Work request 1
List every percentage figure that appears in the article on portion size and eating.
Work request 2
Write the next part of the article on portion size and eating, starting after its final sentence.
____ Study text
Eating healthy can be simple as changing the size of your plate. A new series of studies finds that simple environmental changes to portion size can increase healthy eating habits.

"Most of us have too much chaos going on in our lives to consciously focus on every bite we eat, and then ask ourselves if we're full. The secret is to change your environment so it works for you rather than against you," said Researcher Brian Wansink Ph.D., who presented the findings at the American Psychological Association's annual convention.

The (CDC) Centers for Disease and Prevention Control reports that obesity has become an epidemic. In the United States about 33.8 percent of men and women are obese. Approximately, 12.5 million or 17 percent of children and adolescents aged 2—19 years are obese.

"People don't think that something as simple as the size of a bowl would influence how much an informed person eats," said Wansink.

In one study, researchers gave 168 individuals fresh and stale popcorn from different bucket sizes.

Wansink found that people ate more when the popcorn was placed in larger bucket sizes.

Study participants ate 45% more fresh popcorn and 34% more stale popcorn from an extra-large bucket than a large size bucket, results showed.

In another study, participants were asked to pour liquid into different size glasses. People poured 37% more liquid in short wide glasses than tall skinny ones of the same volume.
________
____ Excerpted data
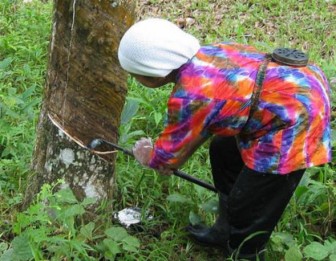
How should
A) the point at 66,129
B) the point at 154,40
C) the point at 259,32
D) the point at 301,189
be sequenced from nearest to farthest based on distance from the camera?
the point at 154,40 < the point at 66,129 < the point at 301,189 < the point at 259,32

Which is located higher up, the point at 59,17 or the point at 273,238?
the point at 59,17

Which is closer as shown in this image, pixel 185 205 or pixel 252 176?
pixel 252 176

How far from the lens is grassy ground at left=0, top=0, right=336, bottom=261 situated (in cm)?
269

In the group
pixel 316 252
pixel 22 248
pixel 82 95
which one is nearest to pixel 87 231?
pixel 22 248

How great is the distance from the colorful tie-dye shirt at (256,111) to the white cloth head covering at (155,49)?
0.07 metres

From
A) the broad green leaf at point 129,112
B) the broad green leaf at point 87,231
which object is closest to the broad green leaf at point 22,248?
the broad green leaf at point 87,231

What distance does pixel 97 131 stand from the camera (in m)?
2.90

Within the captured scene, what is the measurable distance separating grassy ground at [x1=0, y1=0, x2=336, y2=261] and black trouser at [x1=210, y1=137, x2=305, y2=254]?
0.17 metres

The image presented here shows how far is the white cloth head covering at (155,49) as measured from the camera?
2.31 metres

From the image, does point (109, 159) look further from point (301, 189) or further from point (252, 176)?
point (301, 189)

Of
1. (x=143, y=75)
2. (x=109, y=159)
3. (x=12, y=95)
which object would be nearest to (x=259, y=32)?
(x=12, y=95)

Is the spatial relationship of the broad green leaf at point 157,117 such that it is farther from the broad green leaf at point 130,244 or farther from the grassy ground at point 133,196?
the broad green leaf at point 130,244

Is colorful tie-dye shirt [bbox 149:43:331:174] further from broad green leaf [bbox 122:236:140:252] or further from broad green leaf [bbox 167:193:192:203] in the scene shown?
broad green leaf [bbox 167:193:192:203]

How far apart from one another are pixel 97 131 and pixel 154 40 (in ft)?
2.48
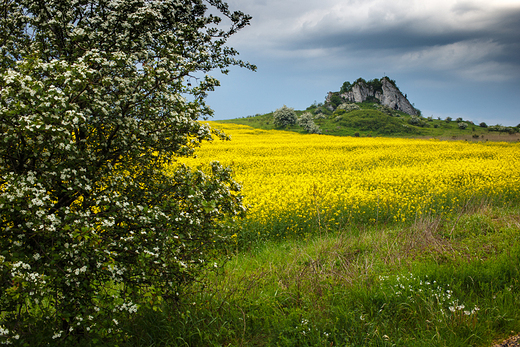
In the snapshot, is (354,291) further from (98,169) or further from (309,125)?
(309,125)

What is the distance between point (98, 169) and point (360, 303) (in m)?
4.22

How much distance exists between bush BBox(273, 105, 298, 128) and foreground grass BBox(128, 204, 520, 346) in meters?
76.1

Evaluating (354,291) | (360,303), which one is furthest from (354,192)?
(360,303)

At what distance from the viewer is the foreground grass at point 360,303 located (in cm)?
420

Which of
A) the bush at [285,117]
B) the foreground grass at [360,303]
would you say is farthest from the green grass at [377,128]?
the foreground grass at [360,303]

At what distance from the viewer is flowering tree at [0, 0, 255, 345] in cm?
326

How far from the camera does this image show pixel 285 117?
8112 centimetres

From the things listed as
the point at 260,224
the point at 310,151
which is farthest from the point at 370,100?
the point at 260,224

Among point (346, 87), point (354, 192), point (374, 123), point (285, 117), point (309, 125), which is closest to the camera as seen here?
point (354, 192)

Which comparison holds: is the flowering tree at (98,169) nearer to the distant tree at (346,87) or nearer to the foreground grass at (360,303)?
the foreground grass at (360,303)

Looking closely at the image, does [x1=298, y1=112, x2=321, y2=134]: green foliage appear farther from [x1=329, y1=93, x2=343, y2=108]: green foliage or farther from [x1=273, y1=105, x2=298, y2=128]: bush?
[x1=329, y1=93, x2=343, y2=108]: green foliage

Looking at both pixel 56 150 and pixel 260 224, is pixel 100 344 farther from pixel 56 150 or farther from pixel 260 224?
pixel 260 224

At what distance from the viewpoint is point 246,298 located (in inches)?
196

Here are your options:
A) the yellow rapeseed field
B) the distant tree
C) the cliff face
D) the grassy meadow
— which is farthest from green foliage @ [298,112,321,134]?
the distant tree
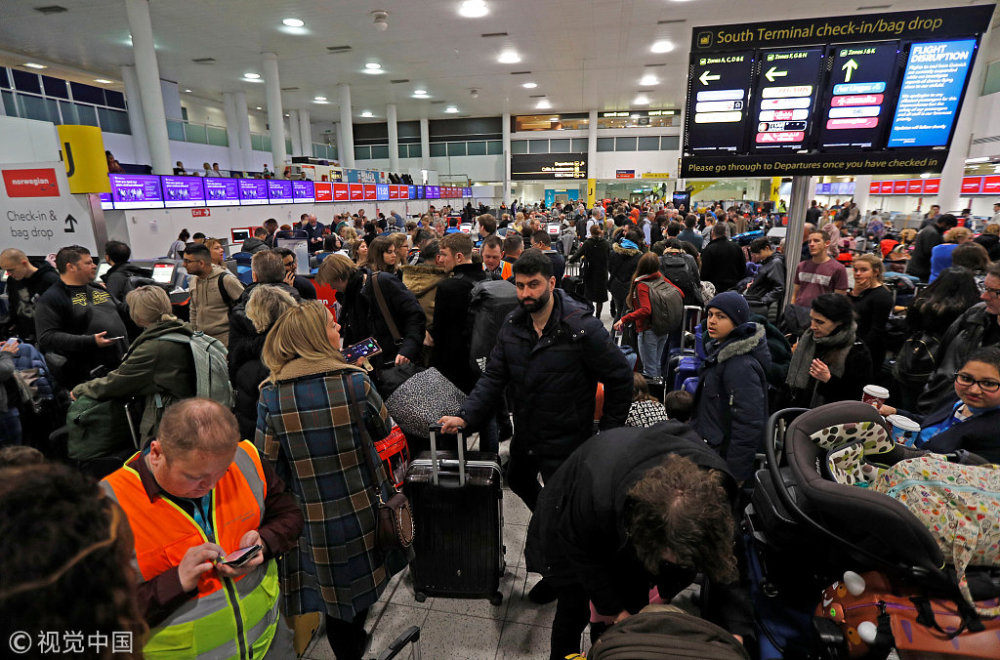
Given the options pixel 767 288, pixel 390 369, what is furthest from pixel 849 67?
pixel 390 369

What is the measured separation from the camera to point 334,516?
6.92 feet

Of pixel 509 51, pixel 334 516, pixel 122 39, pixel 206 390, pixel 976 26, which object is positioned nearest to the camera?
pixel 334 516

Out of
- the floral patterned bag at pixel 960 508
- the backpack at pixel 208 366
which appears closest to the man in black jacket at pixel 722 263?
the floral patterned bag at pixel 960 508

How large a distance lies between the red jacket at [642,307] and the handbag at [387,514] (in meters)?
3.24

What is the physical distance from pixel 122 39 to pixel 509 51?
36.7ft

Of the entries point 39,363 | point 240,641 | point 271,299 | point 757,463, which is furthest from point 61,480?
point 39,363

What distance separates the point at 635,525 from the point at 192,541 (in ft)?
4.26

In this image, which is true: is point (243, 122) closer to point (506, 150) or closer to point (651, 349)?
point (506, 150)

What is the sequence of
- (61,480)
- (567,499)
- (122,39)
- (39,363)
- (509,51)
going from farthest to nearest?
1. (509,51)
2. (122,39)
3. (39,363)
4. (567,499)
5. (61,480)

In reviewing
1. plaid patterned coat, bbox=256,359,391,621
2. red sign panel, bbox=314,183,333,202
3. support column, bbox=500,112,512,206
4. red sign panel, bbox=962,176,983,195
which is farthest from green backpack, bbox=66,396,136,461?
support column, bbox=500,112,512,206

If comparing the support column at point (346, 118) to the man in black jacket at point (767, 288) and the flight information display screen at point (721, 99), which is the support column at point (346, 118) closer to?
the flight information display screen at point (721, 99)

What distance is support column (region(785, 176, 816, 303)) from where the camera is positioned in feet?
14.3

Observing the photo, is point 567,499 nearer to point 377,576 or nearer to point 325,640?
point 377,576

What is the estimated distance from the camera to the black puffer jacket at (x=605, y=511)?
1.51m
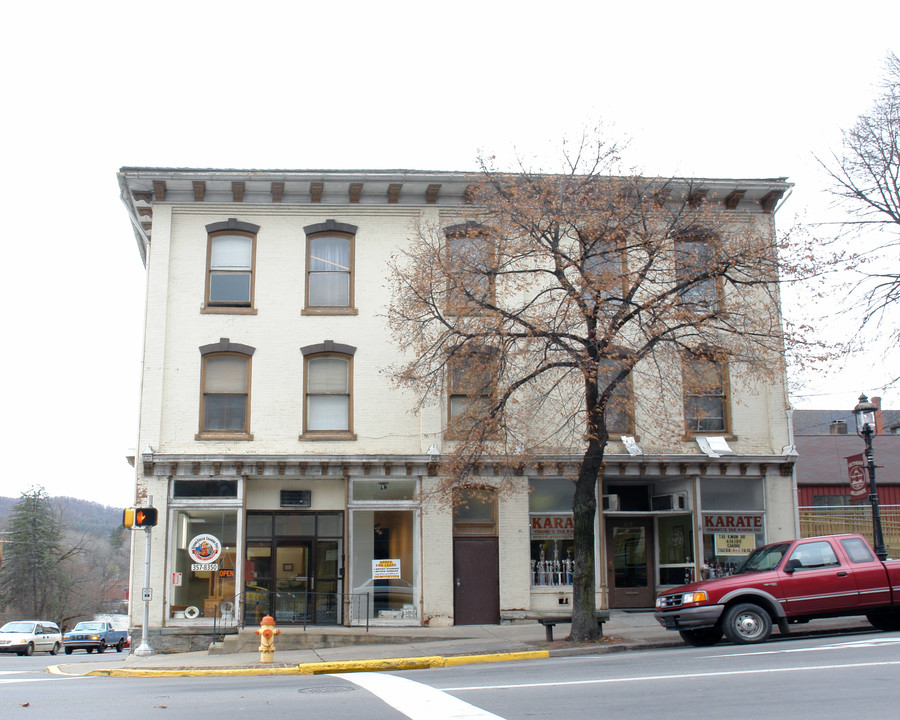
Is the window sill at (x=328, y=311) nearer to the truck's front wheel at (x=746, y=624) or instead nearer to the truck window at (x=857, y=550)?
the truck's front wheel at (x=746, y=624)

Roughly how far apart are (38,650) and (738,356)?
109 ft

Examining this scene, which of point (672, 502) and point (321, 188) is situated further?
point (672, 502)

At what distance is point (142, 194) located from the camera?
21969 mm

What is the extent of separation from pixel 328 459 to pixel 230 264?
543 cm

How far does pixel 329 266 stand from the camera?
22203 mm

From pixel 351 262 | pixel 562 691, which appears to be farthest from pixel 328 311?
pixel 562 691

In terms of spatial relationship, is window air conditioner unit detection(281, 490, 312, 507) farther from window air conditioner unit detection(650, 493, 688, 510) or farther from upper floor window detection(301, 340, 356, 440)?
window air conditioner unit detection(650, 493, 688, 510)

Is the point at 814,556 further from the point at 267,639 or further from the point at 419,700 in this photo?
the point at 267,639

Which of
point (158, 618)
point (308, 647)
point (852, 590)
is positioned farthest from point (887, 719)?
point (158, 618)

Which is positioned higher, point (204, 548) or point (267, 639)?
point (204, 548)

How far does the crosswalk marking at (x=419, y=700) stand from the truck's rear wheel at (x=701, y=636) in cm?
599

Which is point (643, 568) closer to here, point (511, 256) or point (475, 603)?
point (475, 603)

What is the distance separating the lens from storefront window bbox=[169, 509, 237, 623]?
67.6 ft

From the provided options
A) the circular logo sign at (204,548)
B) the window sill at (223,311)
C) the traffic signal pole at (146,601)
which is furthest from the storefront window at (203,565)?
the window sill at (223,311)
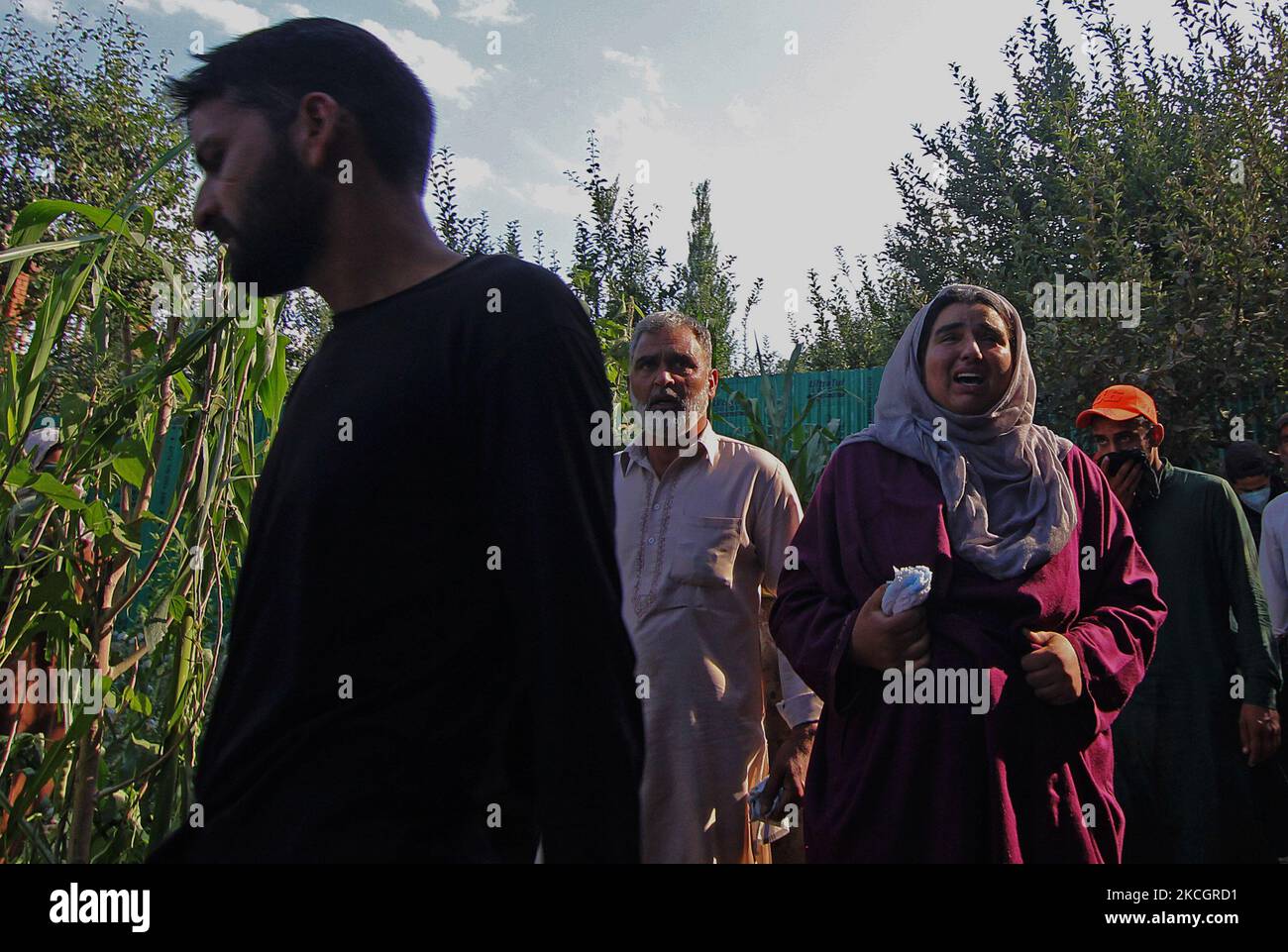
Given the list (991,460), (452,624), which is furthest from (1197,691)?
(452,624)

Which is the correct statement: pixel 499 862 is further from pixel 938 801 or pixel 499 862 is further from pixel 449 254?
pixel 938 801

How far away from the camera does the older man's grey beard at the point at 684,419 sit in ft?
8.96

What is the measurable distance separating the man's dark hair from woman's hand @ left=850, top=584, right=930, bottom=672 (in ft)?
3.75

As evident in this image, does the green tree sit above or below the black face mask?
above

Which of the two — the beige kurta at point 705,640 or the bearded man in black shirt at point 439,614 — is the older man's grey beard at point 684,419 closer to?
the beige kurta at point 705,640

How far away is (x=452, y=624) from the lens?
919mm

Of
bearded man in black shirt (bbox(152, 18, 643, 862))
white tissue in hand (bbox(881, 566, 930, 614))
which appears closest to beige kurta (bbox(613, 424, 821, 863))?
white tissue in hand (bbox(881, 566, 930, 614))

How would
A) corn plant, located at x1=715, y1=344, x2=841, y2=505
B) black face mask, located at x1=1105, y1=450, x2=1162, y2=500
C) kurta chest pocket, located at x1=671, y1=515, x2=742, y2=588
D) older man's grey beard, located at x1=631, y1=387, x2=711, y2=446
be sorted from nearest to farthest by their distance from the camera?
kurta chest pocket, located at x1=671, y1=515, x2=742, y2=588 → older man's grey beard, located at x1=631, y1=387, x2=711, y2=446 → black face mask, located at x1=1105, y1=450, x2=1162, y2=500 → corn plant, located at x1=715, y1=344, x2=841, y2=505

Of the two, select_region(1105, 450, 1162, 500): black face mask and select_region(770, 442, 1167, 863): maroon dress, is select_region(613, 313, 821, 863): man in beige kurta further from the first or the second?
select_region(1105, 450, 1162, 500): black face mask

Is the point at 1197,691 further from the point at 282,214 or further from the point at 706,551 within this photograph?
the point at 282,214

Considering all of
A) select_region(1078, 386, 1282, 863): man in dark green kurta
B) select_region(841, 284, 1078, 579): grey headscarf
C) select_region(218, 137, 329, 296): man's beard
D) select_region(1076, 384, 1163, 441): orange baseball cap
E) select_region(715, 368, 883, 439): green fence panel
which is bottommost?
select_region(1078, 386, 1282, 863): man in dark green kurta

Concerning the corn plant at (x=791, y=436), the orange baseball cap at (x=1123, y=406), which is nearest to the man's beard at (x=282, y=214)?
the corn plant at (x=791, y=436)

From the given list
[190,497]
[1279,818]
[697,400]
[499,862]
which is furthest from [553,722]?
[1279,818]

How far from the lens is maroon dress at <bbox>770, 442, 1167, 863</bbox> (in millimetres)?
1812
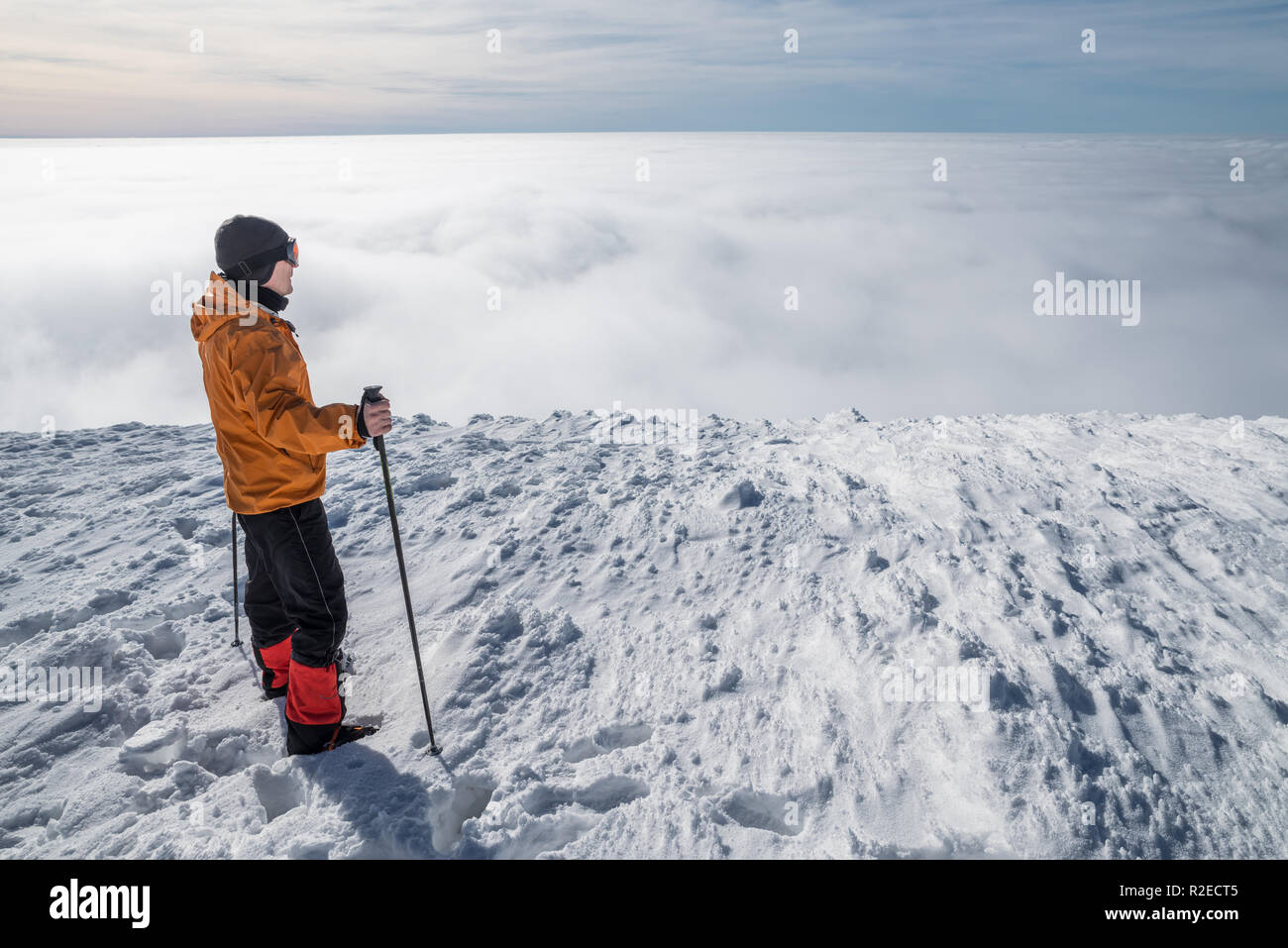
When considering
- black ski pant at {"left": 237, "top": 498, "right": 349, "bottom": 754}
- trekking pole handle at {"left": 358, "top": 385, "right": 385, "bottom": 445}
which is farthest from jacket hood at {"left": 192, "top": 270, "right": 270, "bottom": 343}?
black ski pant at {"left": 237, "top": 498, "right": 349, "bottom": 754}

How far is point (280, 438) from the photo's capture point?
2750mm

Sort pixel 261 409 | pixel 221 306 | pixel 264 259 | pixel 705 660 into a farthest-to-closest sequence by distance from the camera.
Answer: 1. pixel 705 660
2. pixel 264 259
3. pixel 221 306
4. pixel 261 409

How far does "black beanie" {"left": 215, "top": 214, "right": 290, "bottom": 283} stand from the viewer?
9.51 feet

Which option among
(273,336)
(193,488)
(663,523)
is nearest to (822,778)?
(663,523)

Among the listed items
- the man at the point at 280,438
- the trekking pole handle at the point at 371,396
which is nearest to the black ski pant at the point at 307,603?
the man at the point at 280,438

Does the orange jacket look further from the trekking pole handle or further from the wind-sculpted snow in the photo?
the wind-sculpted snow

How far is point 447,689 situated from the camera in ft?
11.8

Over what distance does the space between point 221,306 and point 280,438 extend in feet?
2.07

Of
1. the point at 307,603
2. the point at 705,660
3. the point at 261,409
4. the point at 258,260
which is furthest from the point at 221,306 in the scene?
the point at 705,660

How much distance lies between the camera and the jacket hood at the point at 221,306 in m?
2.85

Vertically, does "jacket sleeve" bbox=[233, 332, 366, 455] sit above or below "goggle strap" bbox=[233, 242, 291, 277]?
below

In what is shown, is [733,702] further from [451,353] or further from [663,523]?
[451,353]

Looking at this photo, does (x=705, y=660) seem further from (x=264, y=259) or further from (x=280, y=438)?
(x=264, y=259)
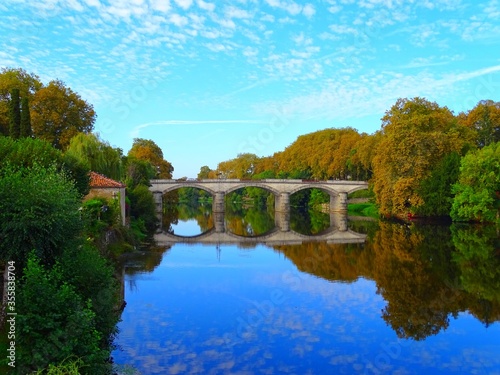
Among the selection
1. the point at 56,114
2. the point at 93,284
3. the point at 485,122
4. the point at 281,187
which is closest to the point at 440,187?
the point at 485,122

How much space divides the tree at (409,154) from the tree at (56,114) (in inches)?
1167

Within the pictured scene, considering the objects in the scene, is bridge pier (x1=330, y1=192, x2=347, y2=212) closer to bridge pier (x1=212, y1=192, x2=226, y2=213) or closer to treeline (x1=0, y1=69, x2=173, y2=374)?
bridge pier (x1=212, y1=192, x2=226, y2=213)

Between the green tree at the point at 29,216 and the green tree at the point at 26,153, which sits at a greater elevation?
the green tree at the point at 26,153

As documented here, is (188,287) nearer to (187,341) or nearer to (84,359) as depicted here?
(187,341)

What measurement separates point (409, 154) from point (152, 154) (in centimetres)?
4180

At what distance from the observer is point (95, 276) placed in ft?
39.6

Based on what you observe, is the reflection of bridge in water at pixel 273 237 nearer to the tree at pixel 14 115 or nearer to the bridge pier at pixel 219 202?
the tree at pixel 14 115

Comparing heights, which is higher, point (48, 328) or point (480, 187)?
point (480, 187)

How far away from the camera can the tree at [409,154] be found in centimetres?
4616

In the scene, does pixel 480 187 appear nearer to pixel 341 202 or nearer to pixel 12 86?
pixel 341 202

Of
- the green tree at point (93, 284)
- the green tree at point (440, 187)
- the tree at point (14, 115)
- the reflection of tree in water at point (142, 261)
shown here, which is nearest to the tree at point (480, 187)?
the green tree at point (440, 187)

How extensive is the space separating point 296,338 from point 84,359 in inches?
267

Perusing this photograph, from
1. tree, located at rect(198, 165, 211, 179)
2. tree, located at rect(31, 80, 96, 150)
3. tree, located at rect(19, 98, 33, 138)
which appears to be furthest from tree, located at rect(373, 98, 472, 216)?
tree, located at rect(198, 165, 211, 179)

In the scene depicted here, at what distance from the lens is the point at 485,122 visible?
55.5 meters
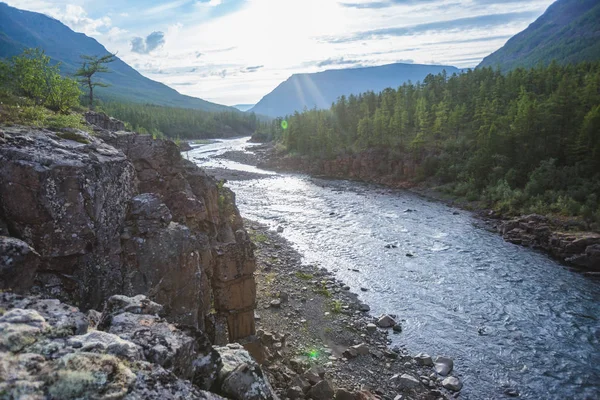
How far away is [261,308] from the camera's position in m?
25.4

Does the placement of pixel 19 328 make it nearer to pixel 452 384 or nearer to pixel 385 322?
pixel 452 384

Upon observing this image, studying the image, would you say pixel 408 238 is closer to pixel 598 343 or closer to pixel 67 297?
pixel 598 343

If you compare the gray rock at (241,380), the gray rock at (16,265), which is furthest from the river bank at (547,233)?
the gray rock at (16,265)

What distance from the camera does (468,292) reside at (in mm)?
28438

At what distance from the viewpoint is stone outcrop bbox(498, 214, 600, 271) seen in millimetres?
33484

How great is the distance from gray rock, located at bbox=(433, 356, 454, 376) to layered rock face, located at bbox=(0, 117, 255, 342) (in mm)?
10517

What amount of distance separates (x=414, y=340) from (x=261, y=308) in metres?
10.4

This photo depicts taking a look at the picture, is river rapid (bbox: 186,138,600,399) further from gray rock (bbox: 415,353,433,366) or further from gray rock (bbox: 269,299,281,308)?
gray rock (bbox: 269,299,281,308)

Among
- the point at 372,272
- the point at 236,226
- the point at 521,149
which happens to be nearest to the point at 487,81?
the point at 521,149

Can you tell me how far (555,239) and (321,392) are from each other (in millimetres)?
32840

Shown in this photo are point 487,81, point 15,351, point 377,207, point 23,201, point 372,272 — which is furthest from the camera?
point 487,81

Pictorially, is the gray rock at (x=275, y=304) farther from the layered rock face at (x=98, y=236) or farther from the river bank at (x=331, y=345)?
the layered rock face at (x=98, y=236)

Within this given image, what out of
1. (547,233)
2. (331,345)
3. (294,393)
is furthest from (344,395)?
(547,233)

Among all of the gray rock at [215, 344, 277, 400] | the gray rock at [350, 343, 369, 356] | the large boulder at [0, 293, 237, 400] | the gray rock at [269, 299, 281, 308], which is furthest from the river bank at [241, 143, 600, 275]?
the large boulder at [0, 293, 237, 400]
________
Expected answer 1
33.8 percent, 17 percent, 45%, 34%, 37%

Expected answer 2
Another study showed that Americans do not know that they are full or when to stop before they over eat.

People with bottomless bowl of soup ate 73% more than those with normal 22-ounce bowls. When asked about how much they consumed, participants didn't realize they had eaten more.

"Lesson is, don't rely on your stomach to tell you when you're full. It can lie," said Wansink. "Simply being aware of such findings can help people make healthier choices."

Another study showed that people lost up to 2 pounds per month after making simple changes in their environment. Such as eating from a smaller salad plate than a larger dinner plate, keeping healthy food at eye level, while keeping unhealthy foods away from reach and eating in the kitchen or dining room rather than in front of a T.V or computer screen.